The further they walked away from Aramis’ lodgings, the more they found themselves engulfed in a jostling crowd. This was a new experience, since normally the crowds gave enough room to the king’s musketeers and their swords.

This crowd, however, wasn’t thinking of any such thing, but only of amusement. Men and women walked hand in hand, men called to their friends, and small urchins squeezed through the increasingly heavy press of bodies, doing whatever it was that Paris urchins did. Twice, Aramis had swatted a small hand intent on rummaging through his garments, doubtless for coin.

More and more the press of bodies pushed them and squeezed them, and led them this way and that. It was all that Aramis could manage to keep the dark hood of Athos’ cloak in sight.

He felt considerable relief as he saw, ahead, the trees of the gardens and the blazes of light of the luminaries placed amid them to light the festivities.

For a moment, he looked, to orient himself. The note he’d sent St. Clair had said that they should meet at the edge of the garden, where the wall to the nearby cemetery provided shelter and shadows, in which they might hide to talk. By the orange tree, next to the cemetery wall, Aramis had said. He looked at the trees visible now and over the press of people – fortunately fanning out and giving him more breathing room – to find that familiar landmark, then turned back to Athos to motion that he should follow. And stopped. Athos was nowhere to be found.

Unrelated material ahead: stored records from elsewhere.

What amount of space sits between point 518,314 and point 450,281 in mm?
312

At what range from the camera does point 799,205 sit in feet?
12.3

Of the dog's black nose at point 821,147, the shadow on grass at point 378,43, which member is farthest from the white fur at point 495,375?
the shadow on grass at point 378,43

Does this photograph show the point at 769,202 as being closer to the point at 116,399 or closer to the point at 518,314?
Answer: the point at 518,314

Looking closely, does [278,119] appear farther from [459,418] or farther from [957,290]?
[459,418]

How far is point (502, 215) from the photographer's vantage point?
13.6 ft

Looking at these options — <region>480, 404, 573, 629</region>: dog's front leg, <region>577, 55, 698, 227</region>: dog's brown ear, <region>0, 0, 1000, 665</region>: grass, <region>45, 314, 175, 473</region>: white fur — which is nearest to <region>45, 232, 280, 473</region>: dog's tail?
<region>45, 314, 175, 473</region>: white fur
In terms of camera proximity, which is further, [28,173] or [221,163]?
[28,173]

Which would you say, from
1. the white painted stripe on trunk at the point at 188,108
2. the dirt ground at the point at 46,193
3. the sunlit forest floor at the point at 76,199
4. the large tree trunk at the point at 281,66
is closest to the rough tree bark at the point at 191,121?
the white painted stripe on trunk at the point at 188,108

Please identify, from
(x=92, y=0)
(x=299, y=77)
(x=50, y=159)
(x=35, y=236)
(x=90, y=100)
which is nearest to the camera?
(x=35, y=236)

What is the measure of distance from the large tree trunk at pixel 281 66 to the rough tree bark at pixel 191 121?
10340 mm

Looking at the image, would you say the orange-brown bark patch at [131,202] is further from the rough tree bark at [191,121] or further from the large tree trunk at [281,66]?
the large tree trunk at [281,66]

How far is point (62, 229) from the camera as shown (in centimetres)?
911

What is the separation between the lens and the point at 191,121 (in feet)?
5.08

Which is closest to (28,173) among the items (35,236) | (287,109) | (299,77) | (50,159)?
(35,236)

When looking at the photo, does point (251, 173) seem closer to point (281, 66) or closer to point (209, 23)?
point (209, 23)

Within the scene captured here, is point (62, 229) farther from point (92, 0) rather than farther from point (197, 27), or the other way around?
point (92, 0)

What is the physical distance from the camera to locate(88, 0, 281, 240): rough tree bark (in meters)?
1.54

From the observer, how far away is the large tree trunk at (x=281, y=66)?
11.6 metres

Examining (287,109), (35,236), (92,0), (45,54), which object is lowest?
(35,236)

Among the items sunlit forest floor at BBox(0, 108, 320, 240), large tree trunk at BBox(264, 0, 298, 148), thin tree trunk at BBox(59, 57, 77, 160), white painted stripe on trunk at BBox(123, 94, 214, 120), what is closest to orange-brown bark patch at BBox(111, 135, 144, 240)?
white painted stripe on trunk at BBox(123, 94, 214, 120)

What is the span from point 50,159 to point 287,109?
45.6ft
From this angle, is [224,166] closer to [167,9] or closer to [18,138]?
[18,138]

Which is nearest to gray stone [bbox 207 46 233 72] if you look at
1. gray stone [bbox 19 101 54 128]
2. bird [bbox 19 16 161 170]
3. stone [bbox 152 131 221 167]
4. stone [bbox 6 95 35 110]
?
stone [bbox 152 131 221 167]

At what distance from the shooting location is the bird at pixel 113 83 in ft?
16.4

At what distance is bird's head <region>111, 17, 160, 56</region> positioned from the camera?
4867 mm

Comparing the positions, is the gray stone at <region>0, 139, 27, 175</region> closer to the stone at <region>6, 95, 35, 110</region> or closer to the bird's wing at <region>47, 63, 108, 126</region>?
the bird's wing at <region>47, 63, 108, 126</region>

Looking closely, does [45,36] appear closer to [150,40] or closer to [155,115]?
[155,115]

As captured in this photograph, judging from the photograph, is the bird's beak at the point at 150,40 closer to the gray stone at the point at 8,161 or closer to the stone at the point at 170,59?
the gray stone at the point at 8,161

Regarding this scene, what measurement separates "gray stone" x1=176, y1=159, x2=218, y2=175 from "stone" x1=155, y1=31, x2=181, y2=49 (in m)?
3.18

Oh, of course Athos had been wearing a dark cloak and hood, which would make him indistinguishable in the current press – but the thing was that Athos was never really indistinguishable. At most the dark cloak might retard recognition by someone who didn’t know him very well or did not expect him to be there. There was to Athos’ bearing, his way of walking that distinctive mark of the high-born that would have made him easily identifiable, were he dressed as a farmer and covered in manure – an image that made Aramis bite his tongue to prevent himself smiling. Particularly since there was nothing to smile about, as his frantic look all around discovered neither trace nor sign of his friend.

The idea that some unnamed persons had gotten hold of Athos and dragged him away blossomed in Aramis’ mind only to be dismissed. He couldn’t imagine Athos being dragged away without fighting, and indeed, killing most of his opponents. He gathered breath to whisper “Athos,” though his circling turn didn’t show him Athos within the reach of his voice.

And then he saw him. Athos. Beneath one of the nearby trees. His head was turned, and he was speaking to someone – a small and graceful figure, dressed as a page, but, Aramis would swear to it, not a male. In fact there was something haunting about what he could see of the woman’s rounded cheek, the shining blond hair beneath the page’s hat pulled just so as to hide most of the hair and most of the face.

Had it been any other musketeer, this would only have occasioned an impatient sigh from Aramis, and his proceeding to get his friend. But Athos did not voluntarily consort with females. The disaster that had propelled him into the musketeers involved a woman who had married Athos under false pretenses and whom Athos had executed when it was revealed she was a common criminal. The incident had left Athos with an invincible hatred and disdain for women. His comments on the subject were legion. It was not possible nor credible that the older musketeer had taken advantage of Aramis’ errand for an assignation.

Which meant that Athos must be… involved in some conspiracy. Perhaps the very conspiracy meant to ensnare Aramis.